(Text shown)

I had begun searching for employment in Houston, and drove north and west from Florida, stopping along the way for a few days in New Orleans (a culinary sojourn, where I dined with a friend at Brigtsen’s, a friend whom I had not seen for years but whose distinctive voice had led me to him from across a crowded room in an artist’s Paris atelier a few years before our New Orleans dinner).

Angela’s parents were kind enough to put me up in their home while I looked for an apartment in Houston, and she and I renewed our adventures in Texas’ Hill Country, Dallas, Austin, Chicago, St. John, California, New Orleans, Berlin and Prague and Puglia. We started The Brockhaus, and took it to Nantucket, where I was hired by Constance and Alison to cook at their wedding  (just two of the fine people I’ve met through Angela). I got to know Angela’s family, we celebrated Indian and American holidays, and we travelled with friends (individuals full of art and spirit and soul and grace and love) and spent time with my family and adopted a cat. And we never stopped journeying.

A moment 10 years in the making.

In September of this year, Angela and I finally walked the streets of New York together, the city I love and lived in for 15 years,  where, 60 floors above Liberty Street, at the close of a long meal at Manhatta, she said yes.

Where will we venture next? I don’t know, but we can’t wait.

UB Preserv: A Fine Cocktail, and How About Those Collard Greens and Short Rib Fajitas?

When I found out I would be moving to Houston, back in 2013, I reached out to John T. Edge for some recommendations. I had seen a piece of his in Departures about the city’s food scene, and he told me to go to Underbelly and Himalaya (among other restaurants). About both of those places, I found out that John T. was resoundingly right. Himalaya soon became an addiction, and it still occupies a place in the top 5 on the Brockhaus Best Houston Restaurant List. As for Chris Shepherd’s Underbelly, one of my favorite things to do after work (I was the managing editor at the Houston Press at the time) was to take a seat at the bar, order a glass of wine, and get a dish of the Korean braised goat dumplings. Excellent food, friendly staff, beautiful restaurant, and I liked the wine list and its overseer.

(End Text shown)
(Dataset records)

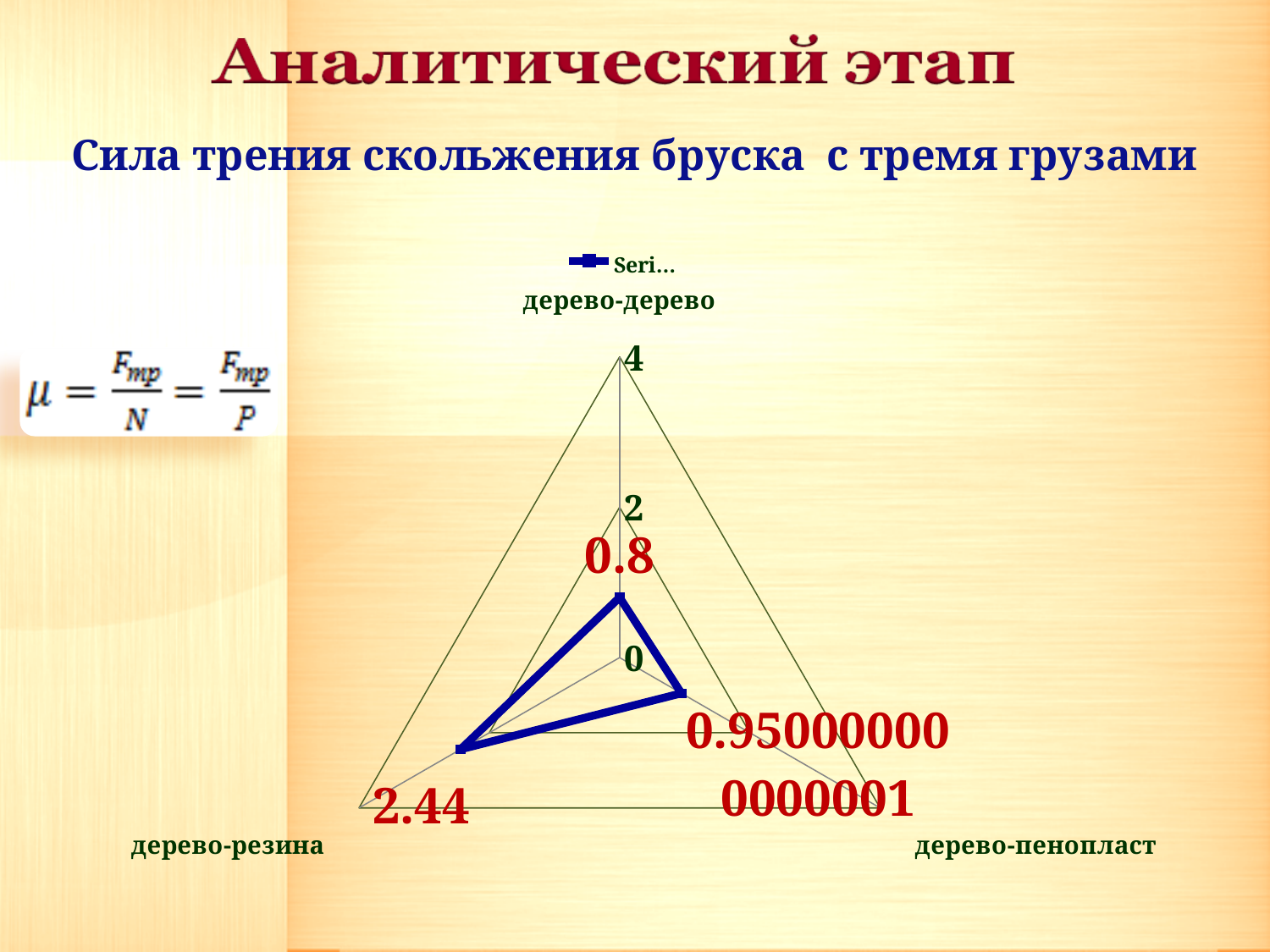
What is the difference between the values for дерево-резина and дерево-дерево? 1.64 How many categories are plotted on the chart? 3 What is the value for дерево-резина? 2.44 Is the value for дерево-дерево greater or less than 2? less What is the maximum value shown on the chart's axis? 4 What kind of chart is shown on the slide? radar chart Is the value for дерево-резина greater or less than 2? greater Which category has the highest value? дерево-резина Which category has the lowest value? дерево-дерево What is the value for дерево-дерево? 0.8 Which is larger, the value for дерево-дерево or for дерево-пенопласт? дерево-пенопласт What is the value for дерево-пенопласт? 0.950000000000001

(End Dataset records)
(Dataset records)

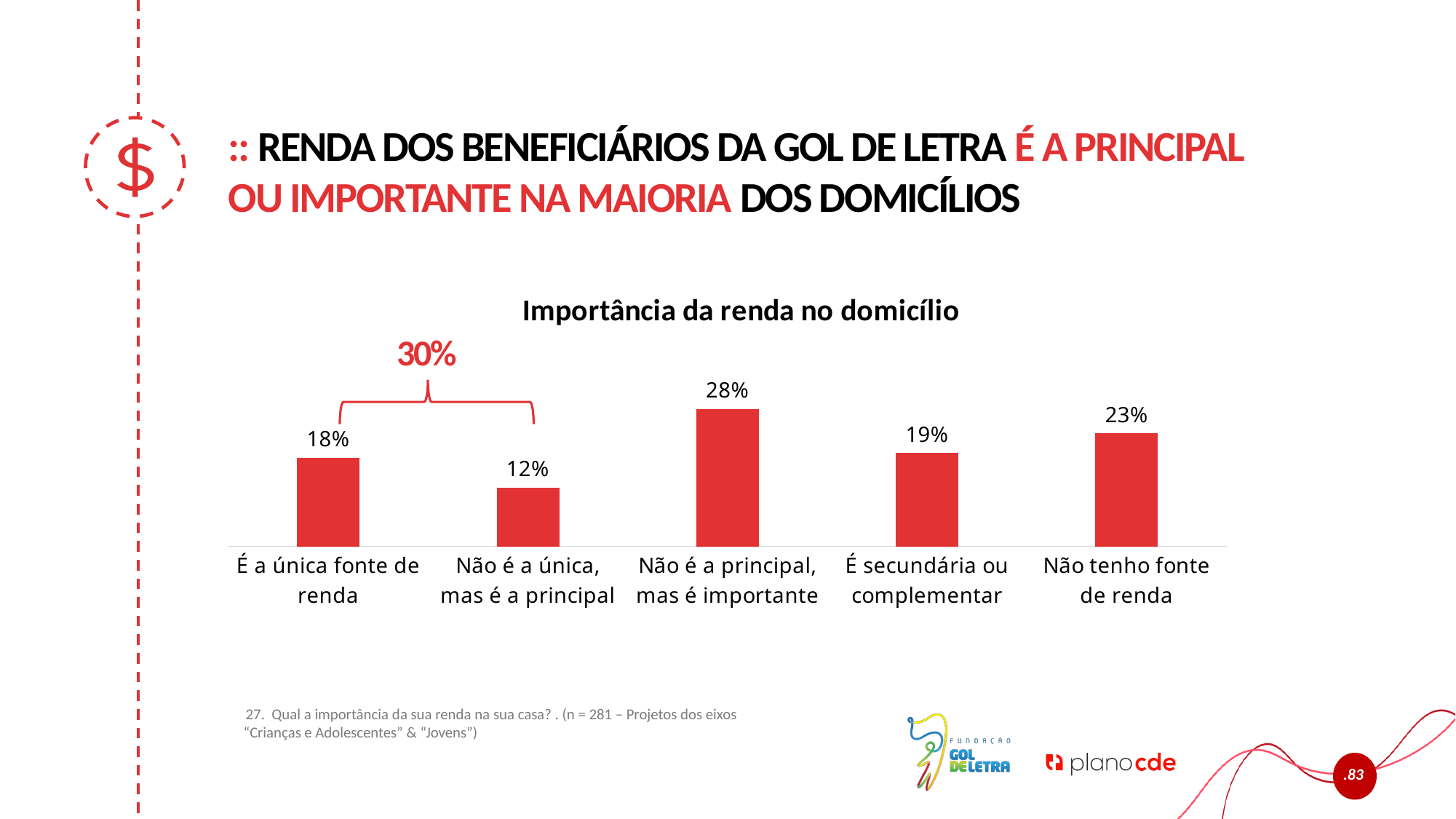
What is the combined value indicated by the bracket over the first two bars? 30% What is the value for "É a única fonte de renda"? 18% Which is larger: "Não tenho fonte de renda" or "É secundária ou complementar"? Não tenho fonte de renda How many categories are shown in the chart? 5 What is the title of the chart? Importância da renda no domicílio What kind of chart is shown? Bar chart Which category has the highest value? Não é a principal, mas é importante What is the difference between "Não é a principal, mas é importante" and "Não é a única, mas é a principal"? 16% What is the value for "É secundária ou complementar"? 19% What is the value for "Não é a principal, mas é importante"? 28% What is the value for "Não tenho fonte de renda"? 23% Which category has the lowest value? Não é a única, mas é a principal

(End Dataset records)

Problem statement:
Answer the following questions using the blog excerpt.
(a) At which restaurant did the writer dine with a friend in New Orleans?
(b) For how many years did the writer live in New York?
(c) Which dish did the writer order at the bar of Underbelly?
The records are material separate from the blog excerpt.

Exercise output:
(a) Brigtsen's
(b) 15 years
(c) The Korean braised goat dumplings